## STATED EXERCISE
Please return each line below that contains the string "meters".
##########
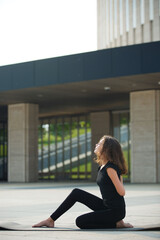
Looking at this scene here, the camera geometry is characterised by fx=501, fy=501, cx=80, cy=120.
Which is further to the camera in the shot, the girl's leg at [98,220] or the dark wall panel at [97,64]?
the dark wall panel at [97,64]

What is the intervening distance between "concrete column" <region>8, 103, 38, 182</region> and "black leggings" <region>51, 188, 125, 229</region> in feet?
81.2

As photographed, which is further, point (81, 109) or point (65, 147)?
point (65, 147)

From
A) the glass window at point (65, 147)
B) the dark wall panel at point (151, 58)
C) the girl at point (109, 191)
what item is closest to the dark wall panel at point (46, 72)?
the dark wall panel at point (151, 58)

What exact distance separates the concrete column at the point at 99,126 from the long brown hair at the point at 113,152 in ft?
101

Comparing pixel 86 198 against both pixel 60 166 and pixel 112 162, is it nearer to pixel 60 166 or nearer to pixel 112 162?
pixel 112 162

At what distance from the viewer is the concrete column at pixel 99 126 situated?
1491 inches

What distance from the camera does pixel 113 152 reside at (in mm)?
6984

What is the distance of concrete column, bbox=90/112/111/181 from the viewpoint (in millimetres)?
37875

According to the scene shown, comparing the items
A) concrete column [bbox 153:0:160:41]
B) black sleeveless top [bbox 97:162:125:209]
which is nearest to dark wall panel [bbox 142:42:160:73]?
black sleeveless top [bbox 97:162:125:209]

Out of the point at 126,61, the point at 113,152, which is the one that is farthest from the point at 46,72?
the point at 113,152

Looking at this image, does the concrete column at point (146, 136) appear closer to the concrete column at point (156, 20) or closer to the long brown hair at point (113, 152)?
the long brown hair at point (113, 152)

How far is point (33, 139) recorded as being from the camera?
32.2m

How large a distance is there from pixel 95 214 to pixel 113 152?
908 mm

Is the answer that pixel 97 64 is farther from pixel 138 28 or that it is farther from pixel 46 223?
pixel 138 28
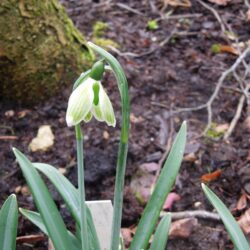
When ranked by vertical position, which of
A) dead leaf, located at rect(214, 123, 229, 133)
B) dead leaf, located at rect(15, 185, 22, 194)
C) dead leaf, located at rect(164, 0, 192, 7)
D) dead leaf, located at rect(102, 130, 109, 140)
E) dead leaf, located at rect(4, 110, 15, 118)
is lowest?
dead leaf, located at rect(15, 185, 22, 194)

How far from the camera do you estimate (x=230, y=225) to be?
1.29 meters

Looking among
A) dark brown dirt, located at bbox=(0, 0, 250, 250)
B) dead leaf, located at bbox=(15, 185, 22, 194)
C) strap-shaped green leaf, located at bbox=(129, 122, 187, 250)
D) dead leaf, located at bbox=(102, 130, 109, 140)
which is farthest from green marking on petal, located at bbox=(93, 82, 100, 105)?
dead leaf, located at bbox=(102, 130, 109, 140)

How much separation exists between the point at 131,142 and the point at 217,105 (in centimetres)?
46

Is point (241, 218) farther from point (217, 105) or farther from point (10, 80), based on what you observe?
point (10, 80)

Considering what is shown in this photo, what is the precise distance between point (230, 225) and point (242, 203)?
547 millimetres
##########
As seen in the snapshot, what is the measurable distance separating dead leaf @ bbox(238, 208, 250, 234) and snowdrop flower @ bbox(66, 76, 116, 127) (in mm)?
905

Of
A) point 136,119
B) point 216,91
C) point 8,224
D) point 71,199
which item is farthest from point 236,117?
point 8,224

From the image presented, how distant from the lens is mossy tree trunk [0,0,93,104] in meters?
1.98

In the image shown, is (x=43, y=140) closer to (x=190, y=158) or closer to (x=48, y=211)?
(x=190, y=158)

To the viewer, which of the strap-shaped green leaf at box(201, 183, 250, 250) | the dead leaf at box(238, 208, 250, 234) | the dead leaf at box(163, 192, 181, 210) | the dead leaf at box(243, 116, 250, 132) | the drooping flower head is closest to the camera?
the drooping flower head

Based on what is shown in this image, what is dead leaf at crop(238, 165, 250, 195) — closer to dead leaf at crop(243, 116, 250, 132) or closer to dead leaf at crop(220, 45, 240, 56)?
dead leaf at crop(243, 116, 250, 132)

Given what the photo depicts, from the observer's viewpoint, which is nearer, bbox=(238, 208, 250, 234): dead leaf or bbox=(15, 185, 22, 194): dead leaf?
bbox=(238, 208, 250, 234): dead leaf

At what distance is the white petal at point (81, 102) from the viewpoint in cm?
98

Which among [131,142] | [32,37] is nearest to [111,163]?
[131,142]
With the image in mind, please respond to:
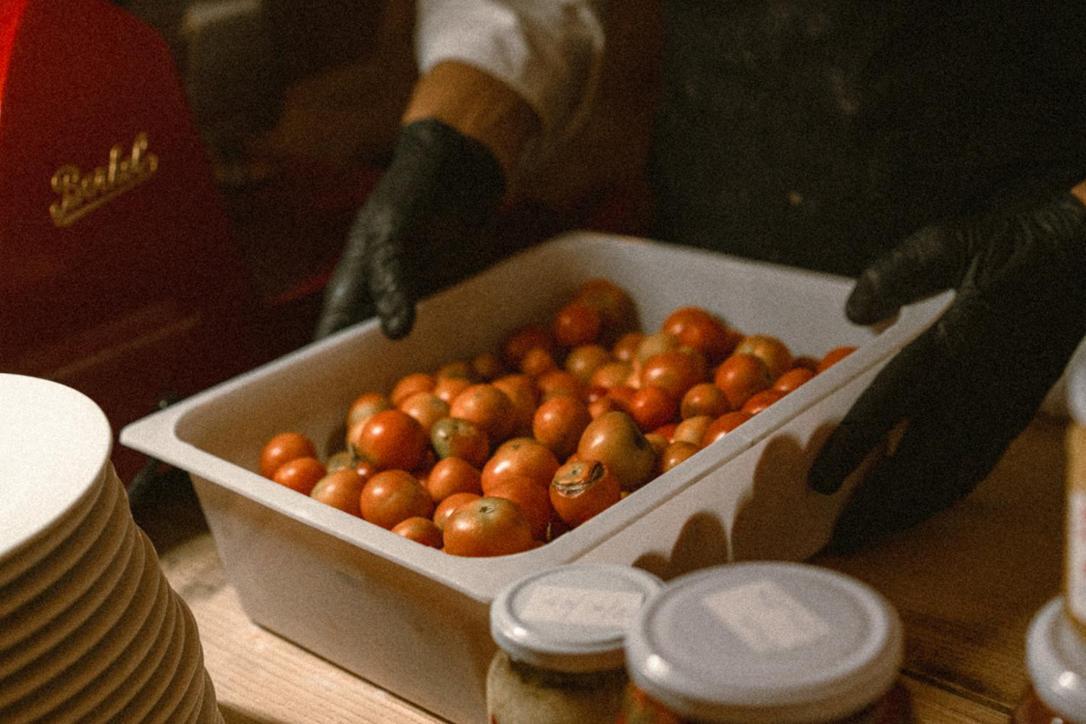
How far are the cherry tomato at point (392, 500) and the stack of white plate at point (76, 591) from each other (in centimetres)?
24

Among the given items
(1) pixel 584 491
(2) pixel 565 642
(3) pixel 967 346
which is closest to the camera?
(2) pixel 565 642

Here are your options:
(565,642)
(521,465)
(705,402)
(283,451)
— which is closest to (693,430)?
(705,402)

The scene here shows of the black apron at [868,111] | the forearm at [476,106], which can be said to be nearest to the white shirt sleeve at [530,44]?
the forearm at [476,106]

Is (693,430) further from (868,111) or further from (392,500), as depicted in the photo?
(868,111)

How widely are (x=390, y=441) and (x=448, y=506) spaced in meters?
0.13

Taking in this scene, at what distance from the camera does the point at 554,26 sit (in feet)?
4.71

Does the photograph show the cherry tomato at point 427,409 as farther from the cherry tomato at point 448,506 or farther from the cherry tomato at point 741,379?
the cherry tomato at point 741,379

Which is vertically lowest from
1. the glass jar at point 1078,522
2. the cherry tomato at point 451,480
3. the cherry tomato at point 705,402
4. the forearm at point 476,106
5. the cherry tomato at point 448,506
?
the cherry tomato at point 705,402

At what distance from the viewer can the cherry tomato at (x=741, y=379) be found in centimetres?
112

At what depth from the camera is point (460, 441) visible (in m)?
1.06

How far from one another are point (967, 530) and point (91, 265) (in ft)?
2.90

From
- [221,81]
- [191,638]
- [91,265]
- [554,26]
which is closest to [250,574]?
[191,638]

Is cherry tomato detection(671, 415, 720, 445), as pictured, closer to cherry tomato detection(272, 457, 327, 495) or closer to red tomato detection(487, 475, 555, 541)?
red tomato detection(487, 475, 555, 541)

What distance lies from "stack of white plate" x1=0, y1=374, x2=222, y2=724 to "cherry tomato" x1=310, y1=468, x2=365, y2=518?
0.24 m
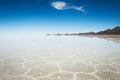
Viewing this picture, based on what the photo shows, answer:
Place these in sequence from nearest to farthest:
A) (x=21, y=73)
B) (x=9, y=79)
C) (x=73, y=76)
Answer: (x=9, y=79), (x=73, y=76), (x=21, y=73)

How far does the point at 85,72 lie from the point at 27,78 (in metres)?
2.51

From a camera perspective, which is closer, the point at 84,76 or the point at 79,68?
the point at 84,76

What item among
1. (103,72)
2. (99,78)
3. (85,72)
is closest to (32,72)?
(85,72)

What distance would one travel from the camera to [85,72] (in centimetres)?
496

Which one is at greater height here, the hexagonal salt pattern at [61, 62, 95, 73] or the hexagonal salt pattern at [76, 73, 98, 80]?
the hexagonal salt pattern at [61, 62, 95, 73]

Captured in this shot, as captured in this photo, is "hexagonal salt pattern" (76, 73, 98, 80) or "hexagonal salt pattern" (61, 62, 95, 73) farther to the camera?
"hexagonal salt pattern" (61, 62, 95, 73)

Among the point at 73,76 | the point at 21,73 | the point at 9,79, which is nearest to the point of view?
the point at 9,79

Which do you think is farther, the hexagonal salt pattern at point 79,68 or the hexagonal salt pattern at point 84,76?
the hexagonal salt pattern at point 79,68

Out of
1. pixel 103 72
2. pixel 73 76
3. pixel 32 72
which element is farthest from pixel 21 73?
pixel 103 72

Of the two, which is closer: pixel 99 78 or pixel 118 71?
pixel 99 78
##########
## FINAL RESULT
1.29 meters
From the image presented, how distant from the lens is mossy tree trunk [0,0,93,104] in meters?
How widely are (x=390, y=441) and (x=448, y=506) spaced in meters?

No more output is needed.